Just-World Hypothesis
Rationalizing otherwise inexplicable injustice or negative outcomes based on a general belief that society or the universe is fundamentally just.
Law of the Instrument
Over-reliance on familiar tools and methods rather than potentially more appropriate alternate ones. Related to the maxim, "If you only have a hammer then everything looks like a nail."
Naïve Realism
Believing that one perceives reality objectively and without bias, that other rational people will perceive it in the same way, and that anyone who perceives it differently is biased, uninformed, or otherwise irrational.
Neglect of Probability
Statements or conclusions that disregard probability in a premise and its alternatives.
Normalcy Bias
The tendency to disregard the possibility or severity of a disaster that has never happened before.

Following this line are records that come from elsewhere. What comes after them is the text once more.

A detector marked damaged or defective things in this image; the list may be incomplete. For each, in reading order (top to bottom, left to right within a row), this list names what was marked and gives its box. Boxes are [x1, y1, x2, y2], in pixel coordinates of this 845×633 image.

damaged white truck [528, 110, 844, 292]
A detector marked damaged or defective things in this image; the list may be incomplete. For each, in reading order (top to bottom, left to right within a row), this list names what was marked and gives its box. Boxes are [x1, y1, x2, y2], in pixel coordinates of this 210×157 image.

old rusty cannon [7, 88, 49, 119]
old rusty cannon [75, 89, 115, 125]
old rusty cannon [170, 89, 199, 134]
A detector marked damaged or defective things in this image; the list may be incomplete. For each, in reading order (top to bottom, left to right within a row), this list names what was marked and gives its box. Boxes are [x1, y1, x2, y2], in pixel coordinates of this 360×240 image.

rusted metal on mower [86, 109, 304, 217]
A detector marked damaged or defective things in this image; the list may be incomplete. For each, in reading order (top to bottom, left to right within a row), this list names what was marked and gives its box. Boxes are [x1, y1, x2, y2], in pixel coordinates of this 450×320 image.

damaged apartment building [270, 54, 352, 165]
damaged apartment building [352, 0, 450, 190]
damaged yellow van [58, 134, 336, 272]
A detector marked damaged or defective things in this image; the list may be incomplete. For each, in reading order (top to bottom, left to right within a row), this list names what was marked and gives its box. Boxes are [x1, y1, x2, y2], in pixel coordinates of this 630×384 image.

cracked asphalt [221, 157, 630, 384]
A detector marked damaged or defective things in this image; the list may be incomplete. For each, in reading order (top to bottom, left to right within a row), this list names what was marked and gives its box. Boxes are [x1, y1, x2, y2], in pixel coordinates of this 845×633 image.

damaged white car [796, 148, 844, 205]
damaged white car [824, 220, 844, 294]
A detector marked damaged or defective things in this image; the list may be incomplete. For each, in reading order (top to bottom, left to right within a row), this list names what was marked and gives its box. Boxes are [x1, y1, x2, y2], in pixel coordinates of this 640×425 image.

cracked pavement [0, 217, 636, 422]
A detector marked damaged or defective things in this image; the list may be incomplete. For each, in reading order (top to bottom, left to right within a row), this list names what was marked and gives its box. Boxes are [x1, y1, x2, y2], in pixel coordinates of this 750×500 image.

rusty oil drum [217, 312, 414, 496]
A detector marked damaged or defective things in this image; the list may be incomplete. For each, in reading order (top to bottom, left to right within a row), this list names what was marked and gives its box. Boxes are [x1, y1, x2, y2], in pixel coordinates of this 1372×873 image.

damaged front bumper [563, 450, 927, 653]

Observer-Expectancy Effect
Unconsciously manipulating or misinterpreting experiments or data to better fit an expected result.
Omission Bias
Judging harmful actions as worse than equally harmful inaction.
Optimism Bias
Overestimating the likelihood of favorable or desired outcomes.
Overconfidence Effect
The tendency to have more confidence in one's opinions or abilities than is objectively warranted.
Parkinson's Law of Triviality
Giving disproportionate weight to trivial but tractable issues rather than important but complex issues.
Pessimism Bias
Overestimating the likelihood of unfavorable or undesired outcomes.
Planning Fallacy
Underestimating the time it will take to reach a goal.
Pro-Innovation Bias
Excessive optimism towards an innovation's benefit to society without consideration of any potential negative impact.
Projection Bias
Overestimating how much other people now or in the future share one's current beliefs and behaviors or how much someone's future self will share his or her current beliefs and behaviors.
Pseudocertainty Effect
Certainty of a conclusion with insufficient evidence to support that certainty. Frequently builds upon itself with each successive stage of a multi-stage premise. Related to Unproven Basis logical fallacy.
Reactive Devaluation
Dismissing or devaluing a premise or conclusion only because it's believed to have originated with an adversary.
Salience Bias
Giving undue weight to data or behavior that is abnormal or emotionally striking but scarce while disregarding or devaluing that which is unremarkable but abundant.
Selective Perception
Perceiving that something is true or that connections exist between unrelated events based on one's beliefs rather than on objective evidence.
Self-Serving Bias
Disproportionately recognizing one's successes over one's failures, perceiving ambiguous outcomes as successes, and interpreting ambiguous information as only promoting one's opinions and conclusions rather than contradicting them or being neutral.
Shared Information Bias
The tendency of groups to concentrate on information with which all members are already familiar and spend little time or effort focusing on information with which few members are already familiar.
Surrogation
Mistaking the measurement of progress to a goal for the goal itself.
Zero-Sum Bias
Perceiving situations as a zero-sum game between participants regardless of whether or not that is objectively the case.